Monday, December 30, 2013

Crosswords


Presidio Sentinel San Diego, January 2014, 
(Originally published in the S. D. Union-Tribune, Aug. 2009, “Slants/Rants”)

By Laura Walcher

If everyone did crosswords, the world would be a better place.
   
We who experience undue stress in our lives (most of us) might want to share this inside secret.   

I am a recognized serene person.  In fact, I’ve actually been cited and commended for my easy-going nature.  

This is entirely due to crosswords.

It’s nearly impossible to think of the real stress and complications in your life while struggling with a crossword puzzle.  If you are not deeply searching for a four-letter word for infinite (vast), you are in deep contemplation about the French word for vineyard (cru), or experiencing a triumphant high for remembering that Tokyo Rose’ real name was Iva Toguri.   

It simply offsets worrying about your job or where your children are.  Believe me, this is very relaxing.

There’s satisfaction to be had, too, when you’re just guessing and you’ve actually GUESSED right.  See?  You’ve intuitively resolved an important issue of the moment - giving you exquisite confidence for real-life conundrums.

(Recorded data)

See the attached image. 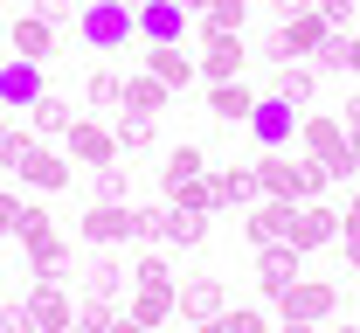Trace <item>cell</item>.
<instances>
[{
    "label": "cell",
    "instance_id": "1",
    "mask_svg": "<svg viewBox=\"0 0 360 333\" xmlns=\"http://www.w3.org/2000/svg\"><path fill=\"white\" fill-rule=\"evenodd\" d=\"M298 153L326 167V181H333V188H347V181L360 174V160H354V146H347L340 111H298Z\"/></svg>",
    "mask_w": 360,
    "mask_h": 333
},
{
    "label": "cell",
    "instance_id": "2",
    "mask_svg": "<svg viewBox=\"0 0 360 333\" xmlns=\"http://www.w3.org/2000/svg\"><path fill=\"white\" fill-rule=\"evenodd\" d=\"M14 243H21V257H28V278H63V271H70V243H63V230H56V215H49L42 201H21Z\"/></svg>",
    "mask_w": 360,
    "mask_h": 333
},
{
    "label": "cell",
    "instance_id": "3",
    "mask_svg": "<svg viewBox=\"0 0 360 333\" xmlns=\"http://www.w3.org/2000/svg\"><path fill=\"white\" fill-rule=\"evenodd\" d=\"M257 188L277 194V201H319L333 181H326L319 160H305V153L291 160V146H284V153H264V160H257Z\"/></svg>",
    "mask_w": 360,
    "mask_h": 333
},
{
    "label": "cell",
    "instance_id": "4",
    "mask_svg": "<svg viewBox=\"0 0 360 333\" xmlns=\"http://www.w3.org/2000/svg\"><path fill=\"white\" fill-rule=\"evenodd\" d=\"M77 42H84L90 56H125V49L139 42V14L125 0H90L84 14H77Z\"/></svg>",
    "mask_w": 360,
    "mask_h": 333
},
{
    "label": "cell",
    "instance_id": "5",
    "mask_svg": "<svg viewBox=\"0 0 360 333\" xmlns=\"http://www.w3.org/2000/svg\"><path fill=\"white\" fill-rule=\"evenodd\" d=\"M277 313H284V320H305V327H333V313H340V285H326V278H298V285L277 299Z\"/></svg>",
    "mask_w": 360,
    "mask_h": 333
},
{
    "label": "cell",
    "instance_id": "6",
    "mask_svg": "<svg viewBox=\"0 0 360 333\" xmlns=\"http://www.w3.org/2000/svg\"><path fill=\"white\" fill-rule=\"evenodd\" d=\"M250 139L264 146V153H284V146H298V104H284L277 91L257 97V111H250Z\"/></svg>",
    "mask_w": 360,
    "mask_h": 333
},
{
    "label": "cell",
    "instance_id": "7",
    "mask_svg": "<svg viewBox=\"0 0 360 333\" xmlns=\"http://www.w3.org/2000/svg\"><path fill=\"white\" fill-rule=\"evenodd\" d=\"M298 278H305V250L298 243H264L257 250V291L264 299H284Z\"/></svg>",
    "mask_w": 360,
    "mask_h": 333
},
{
    "label": "cell",
    "instance_id": "8",
    "mask_svg": "<svg viewBox=\"0 0 360 333\" xmlns=\"http://www.w3.org/2000/svg\"><path fill=\"white\" fill-rule=\"evenodd\" d=\"M63 153H70L77 167H111V160H118V139H111V125H104V118H70Z\"/></svg>",
    "mask_w": 360,
    "mask_h": 333
},
{
    "label": "cell",
    "instance_id": "9",
    "mask_svg": "<svg viewBox=\"0 0 360 333\" xmlns=\"http://www.w3.org/2000/svg\"><path fill=\"white\" fill-rule=\"evenodd\" d=\"M28 313H35V333H70V327H77V299H70L63 278H35Z\"/></svg>",
    "mask_w": 360,
    "mask_h": 333
},
{
    "label": "cell",
    "instance_id": "10",
    "mask_svg": "<svg viewBox=\"0 0 360 333\" xmlns=\"http://www.w3.org/2000/svg\"><path fill=\"white\" fill-rule=\"evenodd\" d=\"M14 181H28V188L35 194H63L70 188V153H56V146H28V160H21V167H14Z\"/></svg>",
    "mask_w": 360,
    "mask_h": 333
},
{
    "label": "cell",
    "instance_id": "11",
    "mask_svg": "<svg viewBox=\"0 0 360 333\" xmlns=\"http://www.w3.org/2000/svg\"><path fill=\"white\" fill-rule=\"evenodd\" d=\"M291 215H298V201L257 194V201H250V215H243V237L257 243V250H264V243H284V237H291Z\"/></svg>",
    "mask_w": 360,
    "mask_h": 333
},
{
    "label": "cell",
    "instance_id": "12",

Given instruction 1 » Transcribe the part of the crosswords column starting with "By Laura Walcher" and going on through "this inside secret.".
Given instruction 2 » Extend the crosswords column past its final sentence.

Exercise output 1 »
By Laura Walcher

If everyone did crosswords, the world would be a better place.
   
We who experience undue stress in our lives (most of us) might want to share this inside secret.

Exercise output 2 »
You may be thinking hard about a word, and suddenly realize that it’s the definition that’s throwing you off.   Take “refuse.” It could be a noun or a verb or refer entirely to something in Shakespeare. Or Beowulf.
  
I worried when I began writing this - how am I going to gather all the examples I need?    Easy:  any daily paper can deliver - to say nothing of the Sunday puzzle - more demanding and always theme’d.  Once you “get” the theme for the Sunday puzzle, you might have it made, and by then it’s the end of a very calm day.  (Or it might already be Monday.)

I once knew a guy who regularly finished the Sunday New York Times puzzle by l0 a.m. – on Sunday. I never talked to him again.

It’s popularly thought that crosswords help maintain an educated and  agile mind -   an as-yet undecided issue.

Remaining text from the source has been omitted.